Given instruction: Show each line of the items below that contains the string "furthest". Case counts when matching.

◇ ◇ ◇ ◇ ◇

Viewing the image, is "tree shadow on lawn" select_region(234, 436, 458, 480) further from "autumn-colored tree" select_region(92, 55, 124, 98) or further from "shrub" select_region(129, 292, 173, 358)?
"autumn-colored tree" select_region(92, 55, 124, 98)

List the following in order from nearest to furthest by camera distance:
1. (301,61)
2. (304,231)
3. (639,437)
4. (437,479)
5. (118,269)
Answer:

◇ ◇ ◇ ◇ ◇

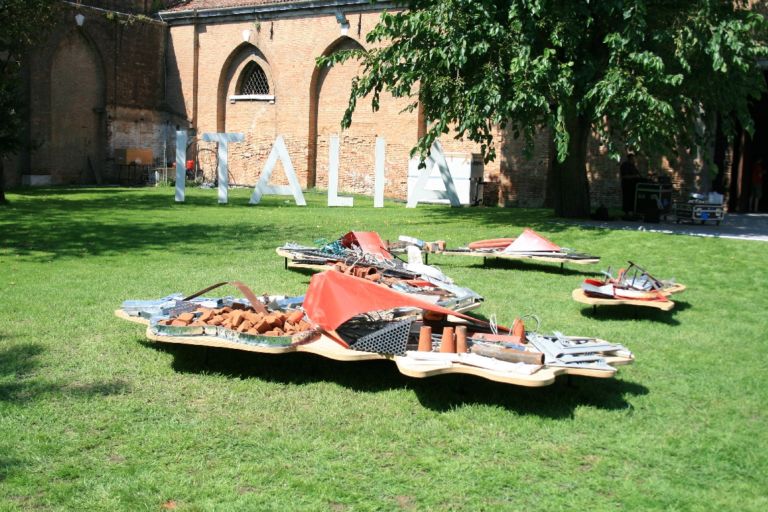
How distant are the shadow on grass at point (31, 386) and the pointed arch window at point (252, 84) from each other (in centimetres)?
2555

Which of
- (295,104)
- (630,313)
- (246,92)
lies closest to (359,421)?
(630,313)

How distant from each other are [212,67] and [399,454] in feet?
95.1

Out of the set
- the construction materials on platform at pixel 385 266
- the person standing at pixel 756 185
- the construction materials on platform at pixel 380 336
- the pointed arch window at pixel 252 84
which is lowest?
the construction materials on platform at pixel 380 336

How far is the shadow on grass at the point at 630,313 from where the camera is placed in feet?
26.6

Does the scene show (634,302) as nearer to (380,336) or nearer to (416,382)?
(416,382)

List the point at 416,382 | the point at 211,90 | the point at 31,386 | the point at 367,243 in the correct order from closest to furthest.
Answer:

◇ ◇ ◇ ◇ ◇

Correct result:
List the following in order from nearest to furthest by camera distance:
List the point at 416,382 | the point at 211,90 | the point at 31,386 | the point at 367,243 in the correct order from closest to furthest.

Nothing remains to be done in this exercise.